**The task:** Return all lines from the entries below in which the word "always" is present.

**Extracted entries:**
━━━━━━━━━━━━━━━━
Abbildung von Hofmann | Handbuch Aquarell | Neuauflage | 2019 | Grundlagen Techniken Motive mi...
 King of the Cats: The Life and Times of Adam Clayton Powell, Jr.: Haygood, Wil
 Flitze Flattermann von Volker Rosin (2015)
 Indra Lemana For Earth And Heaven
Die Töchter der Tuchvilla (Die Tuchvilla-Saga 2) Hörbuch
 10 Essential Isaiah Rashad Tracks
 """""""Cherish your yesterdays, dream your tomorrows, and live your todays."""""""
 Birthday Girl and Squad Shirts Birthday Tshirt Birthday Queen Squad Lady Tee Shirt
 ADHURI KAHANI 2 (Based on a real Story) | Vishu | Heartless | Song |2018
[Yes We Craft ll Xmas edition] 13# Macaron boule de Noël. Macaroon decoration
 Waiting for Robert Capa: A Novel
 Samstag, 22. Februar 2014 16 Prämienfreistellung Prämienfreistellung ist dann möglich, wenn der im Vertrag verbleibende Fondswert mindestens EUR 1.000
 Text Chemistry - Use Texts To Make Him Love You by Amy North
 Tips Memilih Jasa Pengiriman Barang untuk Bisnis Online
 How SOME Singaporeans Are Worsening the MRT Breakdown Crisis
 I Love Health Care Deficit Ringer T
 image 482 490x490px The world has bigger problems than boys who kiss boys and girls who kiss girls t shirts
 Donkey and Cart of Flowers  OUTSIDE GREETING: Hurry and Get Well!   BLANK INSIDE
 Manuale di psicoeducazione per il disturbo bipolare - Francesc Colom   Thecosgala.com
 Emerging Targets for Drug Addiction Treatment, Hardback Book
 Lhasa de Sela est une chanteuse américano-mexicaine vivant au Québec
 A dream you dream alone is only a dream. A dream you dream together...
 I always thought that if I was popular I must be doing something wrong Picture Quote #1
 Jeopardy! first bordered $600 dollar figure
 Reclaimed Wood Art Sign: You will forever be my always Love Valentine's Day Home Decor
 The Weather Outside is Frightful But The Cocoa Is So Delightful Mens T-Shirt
━━━━━━━━━━━━━━━━
**Output of the task:**
 I always thought that if I was popular I must be doing something wrong Picture Quote #1
 Reclaimed Wood Art Sign: You will forever be my always Love Valentine's Day Home Decor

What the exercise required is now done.